- Union Institute & University has appealed the U.S. Department of Education’s decision to fine it $4.3 million and cut off its access to federal financial aid, an agency spokesperson confirmed Monday.
- The Education Department has accused Union Institute of taking in roughly $43,500 more in Title IV financial aid than it was entitled. This compounds the private Ohio nonprofit's financial troubles as it faces lawsuits alleging it missed payroll and rent payments.
- Losing Title IV money could deal a fatal blow to Union Institute. The university did not respond to a request for comment Tuesday.
Union Institute has grabbed headlines all year after its employees began complaining publicly that they weren’t receiving their paychecks. In April, a Union Institute employee filed a class-action lawsuit over the missed pay. The case is ongoing.
Its enrollment had also tumbled from 1,666 students in fall 2012 to 787 in fall 2022, according to federal data.

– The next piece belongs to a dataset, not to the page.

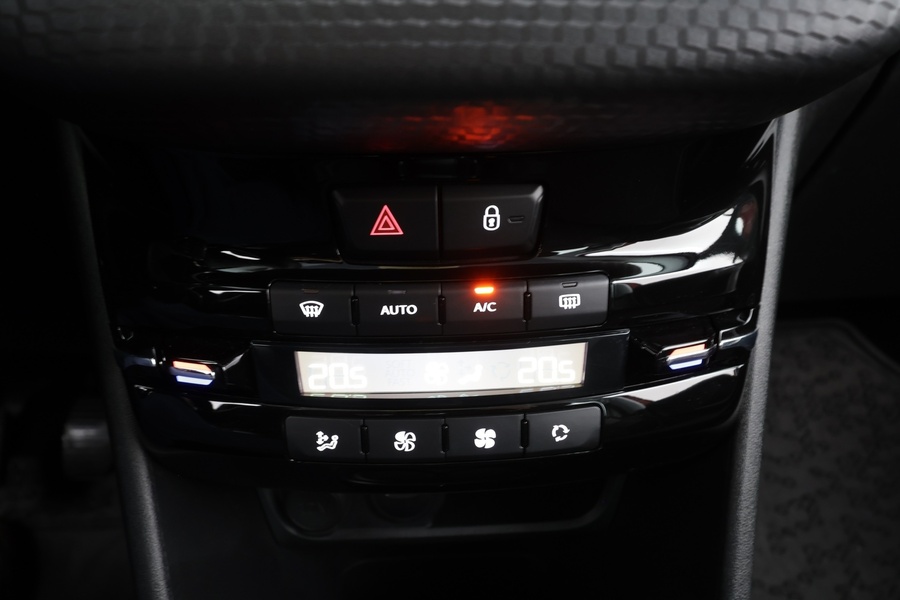 Peugeot 2008 vaihtoauto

But the Education Department argues Union Institute’s problems run much deeper. The agency said in a letter last month that the institution had once again stopped paying its employees, this time since August.
The college also abused federal student aid, earmarking some of t it to cover other types of expenses, the Education Department alleged.

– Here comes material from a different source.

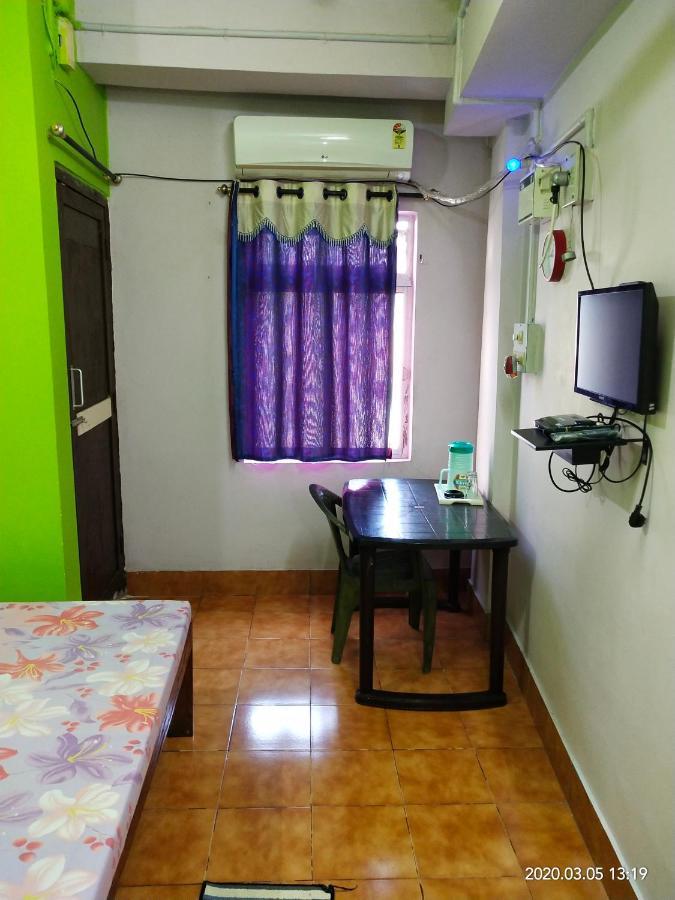 Amina Lodge Port Blair Eksteriør billede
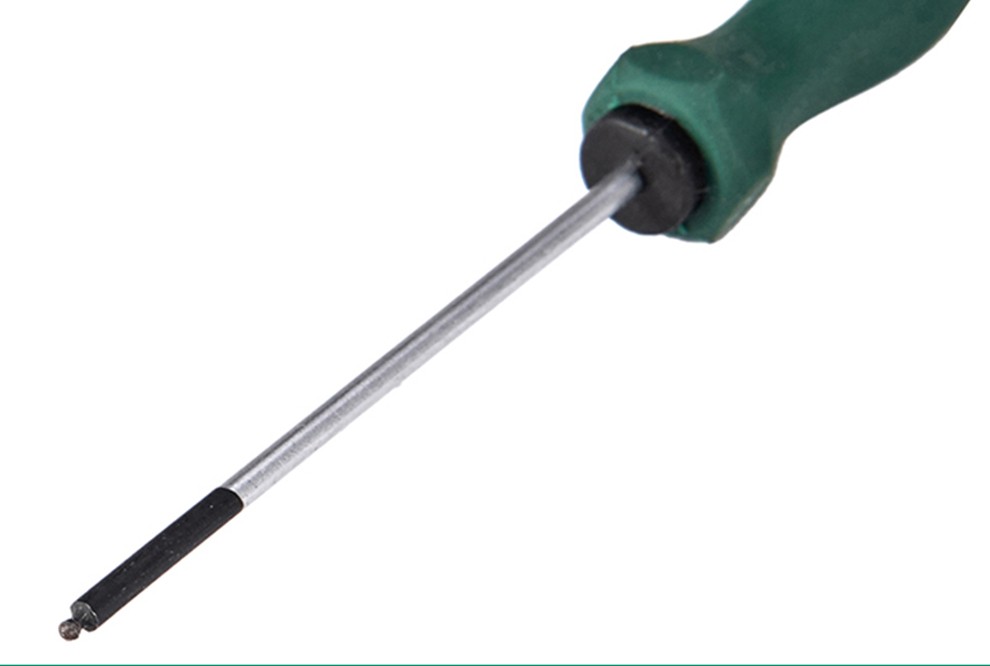 世达(sata)精密微型螺丝刀十字一字小起子改锥钟表笔记本维修拆机工具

By law, Union Institute needed to pay students or parents any surplus federal financial aid after applying tuition and other fees. But the university instead tapped that money to pay for the institution’s own expenses, the Education Department said.
Further, the institute took out $43,500 more in financial aid than it needed, most of which it has not paid back, the agency said.
Union Institute has maintained it will remain open, despite the turmoil. The college’s website advertises for classes starting in January.